Ian Hall is a British Formula One engineer. He is currently chief designer at Aston Martin Performance Technologies, and was previously chief designer for ten years at the Silverstone-based Formula One team.

==Career==
Hall began his engineering career in 1994 as a design engineer at Hewland, working on transmission and mechanical component design. In 1996, he joined Jordan Grand Prix as Head of Transmissions, overseeing gearbox and drivetrain development for the team’s Formula One cars.

In 2005, Hall moved to the Toyota Racing as Deputy Head of Advanced Projects, contributing to future car development programmes and advanced engineering concepts. He returned to the Silverstone-based team in 2008, when it was competing as Force India F1 Team, where he was appointed chief designer.

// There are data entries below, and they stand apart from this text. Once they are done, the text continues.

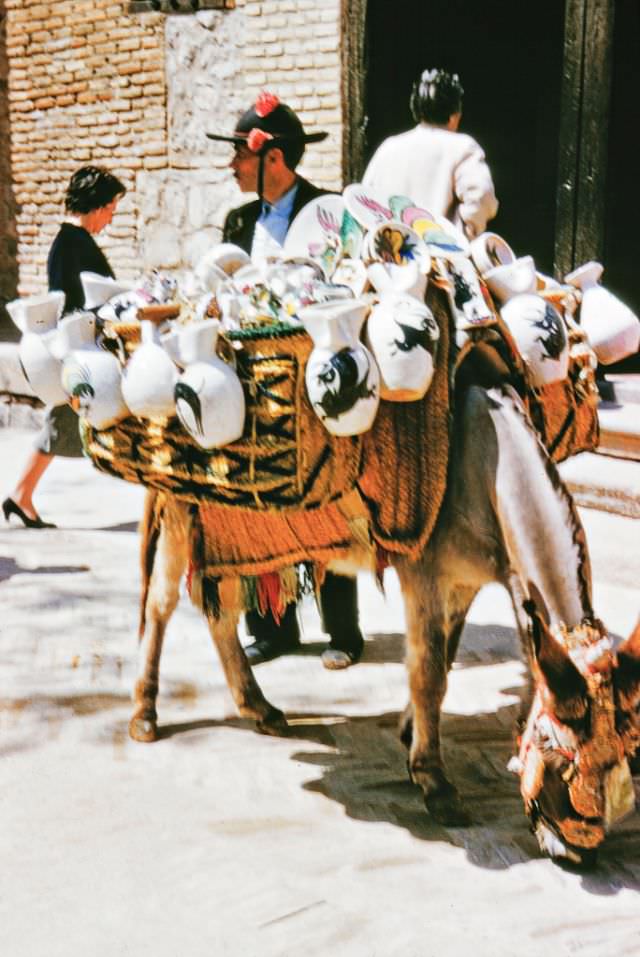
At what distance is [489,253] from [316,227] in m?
0.62

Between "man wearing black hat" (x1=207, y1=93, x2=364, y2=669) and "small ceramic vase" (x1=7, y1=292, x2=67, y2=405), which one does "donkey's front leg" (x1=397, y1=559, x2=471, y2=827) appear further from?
"man wearing black hat" (x1=207, y1=93, x2=364, y2=669)

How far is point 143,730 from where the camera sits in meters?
4.20

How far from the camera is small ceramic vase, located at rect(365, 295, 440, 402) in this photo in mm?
3104

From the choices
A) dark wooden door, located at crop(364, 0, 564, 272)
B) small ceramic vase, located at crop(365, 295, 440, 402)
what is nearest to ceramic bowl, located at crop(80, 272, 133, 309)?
small ceramic vase, located at crop(365, 295, 440, 402)

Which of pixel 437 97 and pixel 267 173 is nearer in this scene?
pixel 267 173

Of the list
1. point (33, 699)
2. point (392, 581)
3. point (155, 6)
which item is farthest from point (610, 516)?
point (155, 6)

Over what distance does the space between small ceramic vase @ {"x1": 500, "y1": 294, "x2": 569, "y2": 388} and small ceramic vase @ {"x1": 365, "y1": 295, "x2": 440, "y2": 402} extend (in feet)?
1.26

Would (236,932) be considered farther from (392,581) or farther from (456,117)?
(456,117)

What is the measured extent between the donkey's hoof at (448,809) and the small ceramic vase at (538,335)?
1267 millimetres

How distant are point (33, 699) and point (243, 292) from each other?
197 cm

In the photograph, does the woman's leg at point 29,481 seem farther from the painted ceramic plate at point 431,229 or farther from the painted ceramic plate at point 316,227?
the painted ceramic plate at point 431,229

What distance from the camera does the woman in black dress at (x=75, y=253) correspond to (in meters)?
6.55

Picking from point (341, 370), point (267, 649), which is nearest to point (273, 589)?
point (267, 649)

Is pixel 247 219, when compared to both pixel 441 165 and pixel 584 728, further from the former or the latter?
pixel 584 728
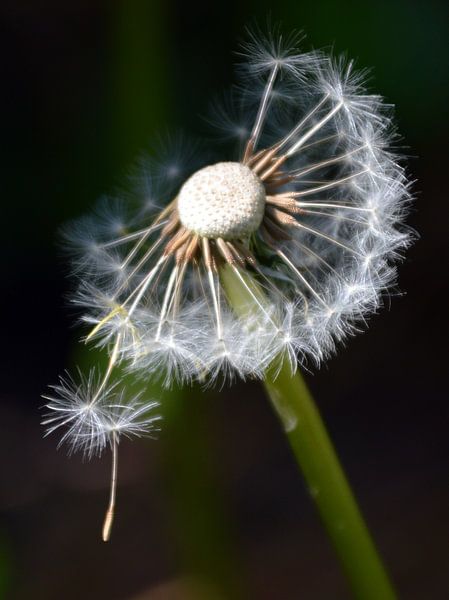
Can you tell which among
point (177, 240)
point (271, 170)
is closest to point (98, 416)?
point (177, 240)

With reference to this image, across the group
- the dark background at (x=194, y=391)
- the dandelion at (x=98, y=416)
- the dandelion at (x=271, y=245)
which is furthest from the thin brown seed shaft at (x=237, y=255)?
the dark background at (x=194, y=391)

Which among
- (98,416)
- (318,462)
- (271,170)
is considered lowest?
(318,462)

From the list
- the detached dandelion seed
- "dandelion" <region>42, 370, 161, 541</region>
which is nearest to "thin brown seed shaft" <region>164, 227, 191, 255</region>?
the detached dandelion seed

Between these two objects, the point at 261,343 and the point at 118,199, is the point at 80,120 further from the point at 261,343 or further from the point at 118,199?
the point at 261,343

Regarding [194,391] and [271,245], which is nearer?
[271,245]

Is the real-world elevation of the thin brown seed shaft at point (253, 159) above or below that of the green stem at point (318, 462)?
above

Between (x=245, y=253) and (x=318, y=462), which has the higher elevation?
(x=245, y=253)

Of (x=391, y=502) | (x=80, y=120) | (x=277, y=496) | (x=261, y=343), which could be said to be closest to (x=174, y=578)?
(x=277, y=496)

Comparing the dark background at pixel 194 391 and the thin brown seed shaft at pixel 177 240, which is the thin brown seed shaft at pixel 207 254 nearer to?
the thin brown seed shaft at pixel 177 240

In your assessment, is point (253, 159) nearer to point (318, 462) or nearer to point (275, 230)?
point (275, 230)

From 2008 onwards, Hall served as chief designer through multiple team iterations, including Force India, Racing Point F1 Team and Aston Martin Formula One Team. During this period, the role of chief designer alternated between Hall and Akio Haga, with Hall responsible for the odd-numbered chassis projects beginning with the VJM02, while Haga led development of the even-numbered cars. As Chief Designer, Hall oversaw overall chassis design, technical integration and structural development of the team’s Formula One cars. In 2021 his role slightly shifted with Hall permanently being responsible for the future car and Haga the performance development on the current car.

Following his tenure with the Formula One operation, Hall joined Aston Martin Performance Technologies in 2023 as chief designer, continuing to lead vehicle design and engineering projects across the company’s advanced performance programmes.